Update: Ebola Virus Disease Outbreak in Democratic Republic of Congo

Update: Ebola Virus Disease Outbreak in Democratic Republic of Congo

6 July 2018

The Government of the Democratic Republic of the Congo (DRC) declared an outbreak of Ebola virus disease (EVD) in the Bikoro Health Zone, Equateur Province on 8 May 2018.  According to the World Health Organization’s (WHO) latest situation report (dated: 3 July 2018) (see: http://apps.who.int/iris/bitstream/handle/10665/272997/SITREP_EVD_DRC_20180701-eng.pdf?ua=1), total of 53 cases of viral haemorrhagic fever have been reported, with 38 EVD cases laboratory confirmed and 15 probable cases (cases with no laboratory confirmation). A total of 29 deaths were reported, relating to a case fatality rate of 54.7%. No new cases were reported since the 6 June 2018. The cases were reported from the three health zones of Bikoro, Iboko and Wangata located in the Equateur Province. The latter is situated on the northwest border of the DRC. No exported cases of EVD to other countries have been reported.

This outbreak is the ninth outbreak of EVD in the DRC.  Local experience in dealing with EVD outbreaks are being bolstered through the support of the WHO, Médecins Sans Frontières and other international partners. Current efforts are focused on active case finding to ensure that any possible flare-ups are rapidly detected and contained. The outbreak may be declared over by the 18th July if no further cases are detected (i.e. 42 day period since the last case was reported). The deployment of the first EVD vaccine to assist in the outbreak containment efforts is a landmark event and set to change the way that outbreaks will be managed in the future. A total of 3 300 persons were vaccinated since 21 May 2018, including high risk professionals (such as frontline healthcare workers) and EVD case contacts.

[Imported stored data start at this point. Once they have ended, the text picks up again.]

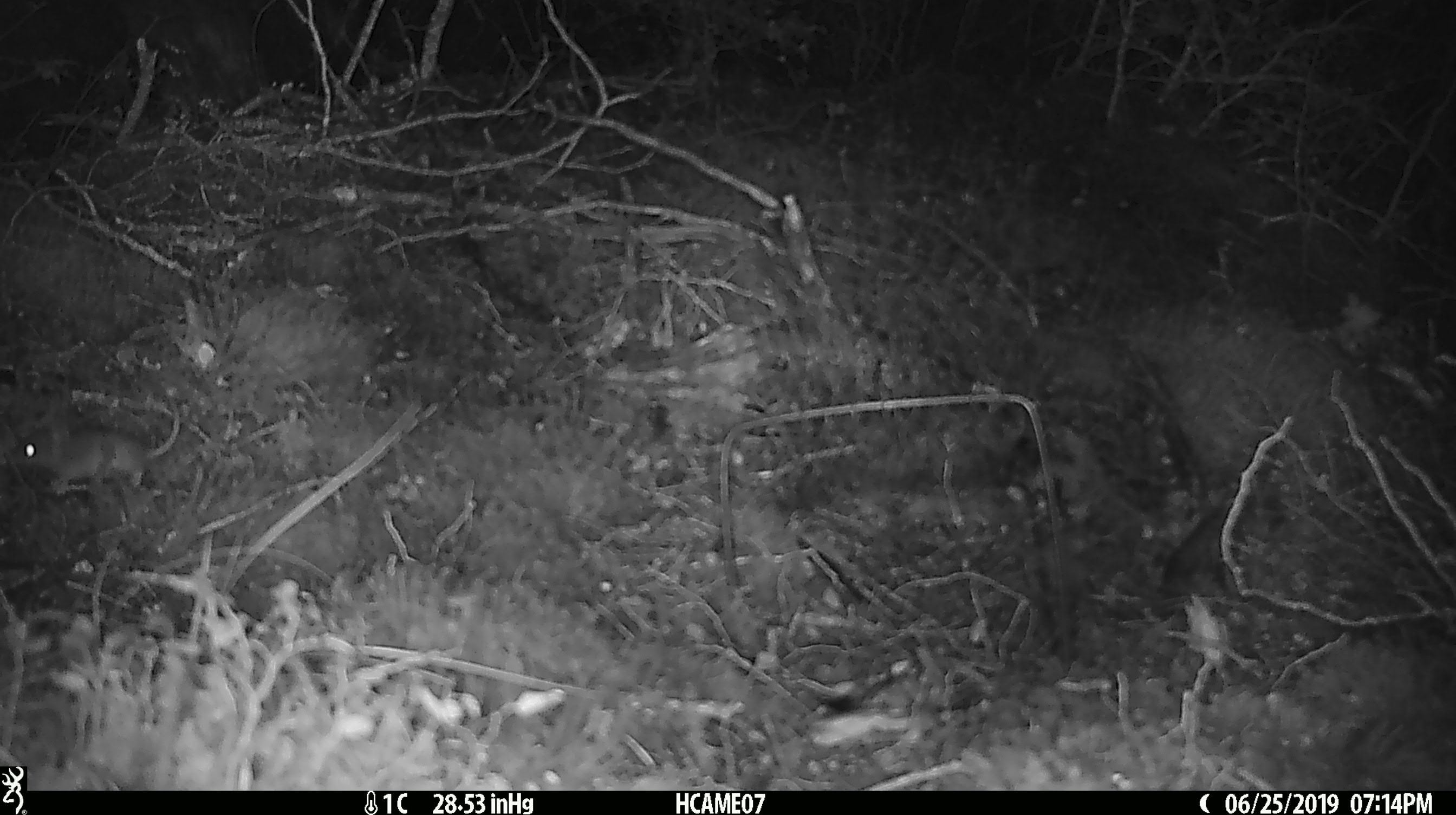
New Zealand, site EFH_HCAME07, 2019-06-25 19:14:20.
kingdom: Animalia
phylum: Chordata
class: Mammalia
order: Rodentia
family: Muridae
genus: Mus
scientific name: Mus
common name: mouse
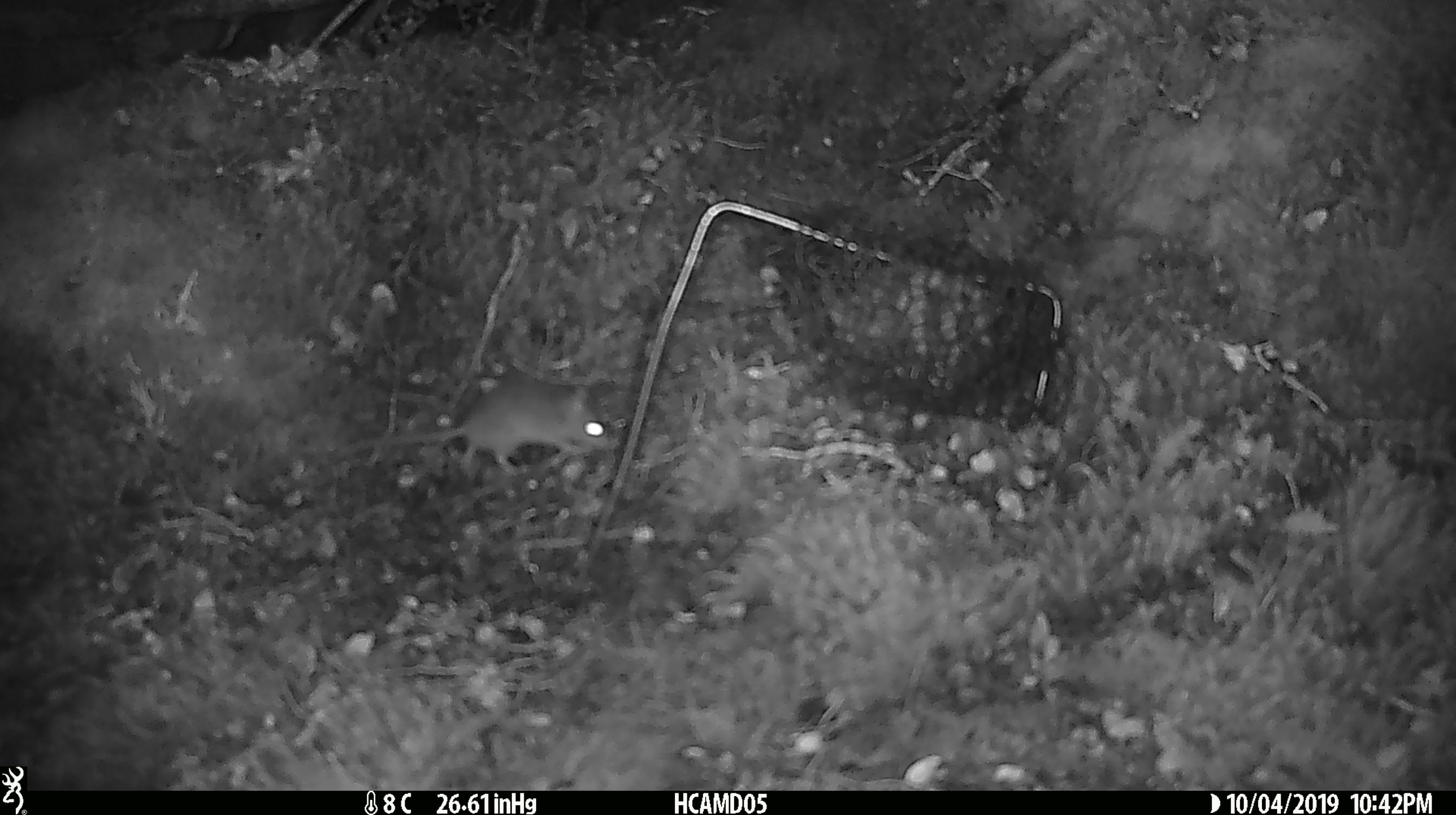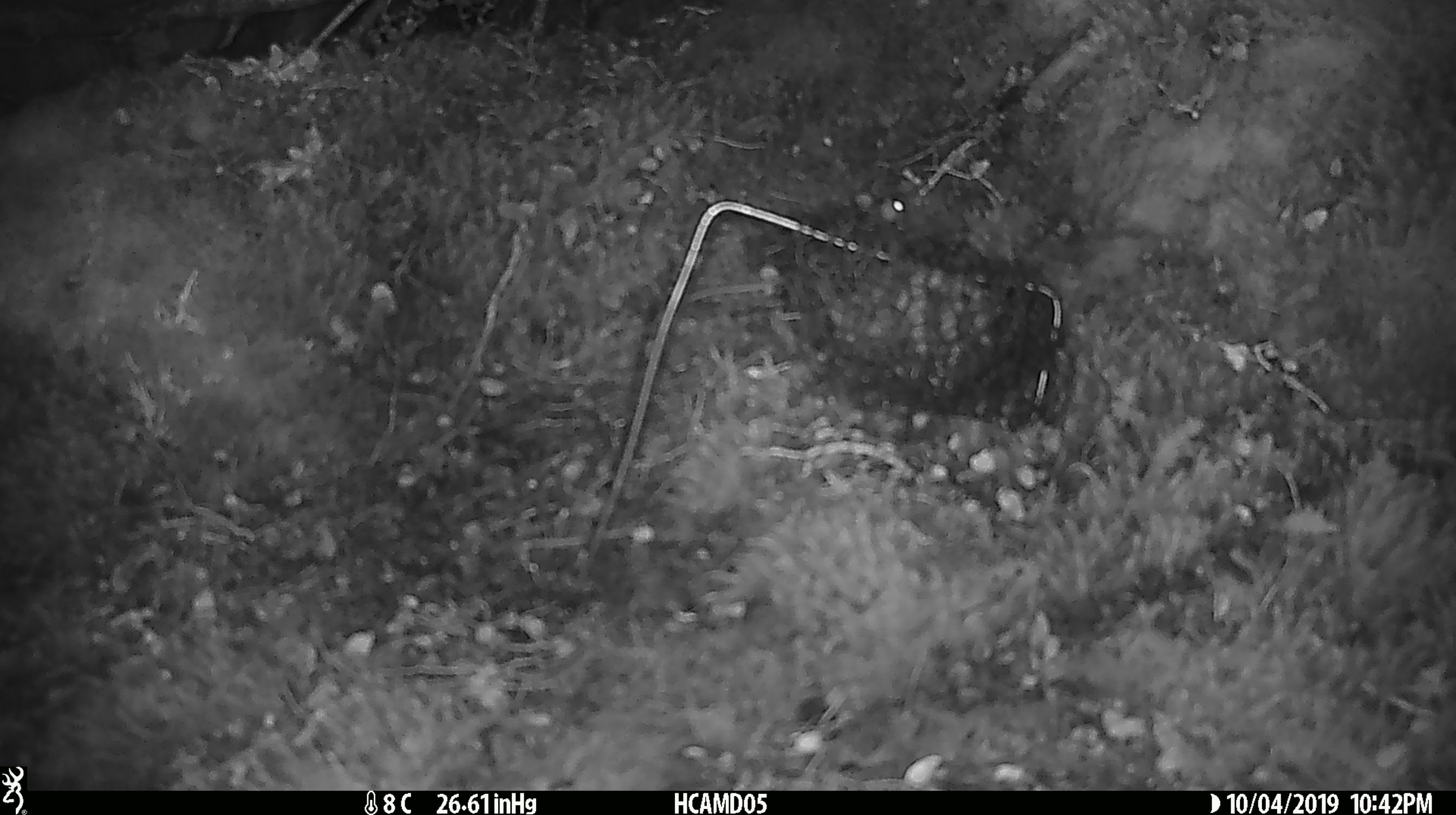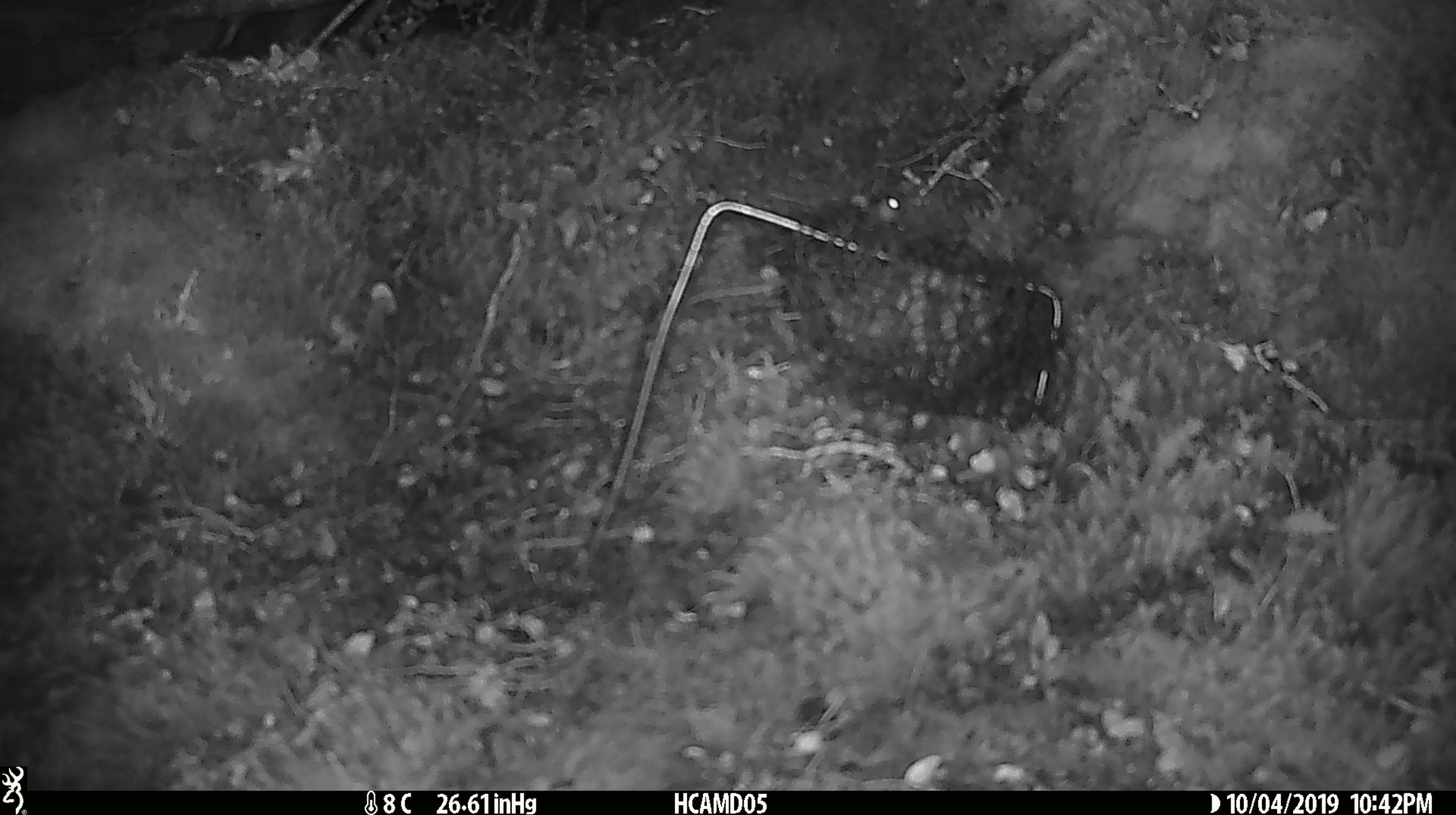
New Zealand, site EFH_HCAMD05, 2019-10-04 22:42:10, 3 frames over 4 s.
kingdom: Animalia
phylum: Chordata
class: Mammalia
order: Rodentia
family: Muridae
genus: Mus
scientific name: Mus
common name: mouse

The WHO does not recommend that any travel or trade restrictions be applied to DRC.  Given the current situation, including the extent of the outbreak and responses to the outbreak, the WHO does not currently consider the outbreak to be a Public Health Emergency of International Concern

((see: http://apps.who.int/iris/bitstream/handle/10665/272997/SITREP_EVD_DRC_20180701-eng.pdf?ua=1) The risk for national spread within the DRC as well as to the Republic of Congo and the Central African Republic remains, but the risk of international spread, including to South Africa is considered to be low. There are no special precautions or directives for commercial flights, passengers or crew departing on flights bound for DRC or returning from DRC. The regulations for evidence of a valid yellow fever vaccination certificate apply. Precautions against malaria should be applied as per routine practice. Malaria must be considered a high priority in the investigation and management of any febrile traveller.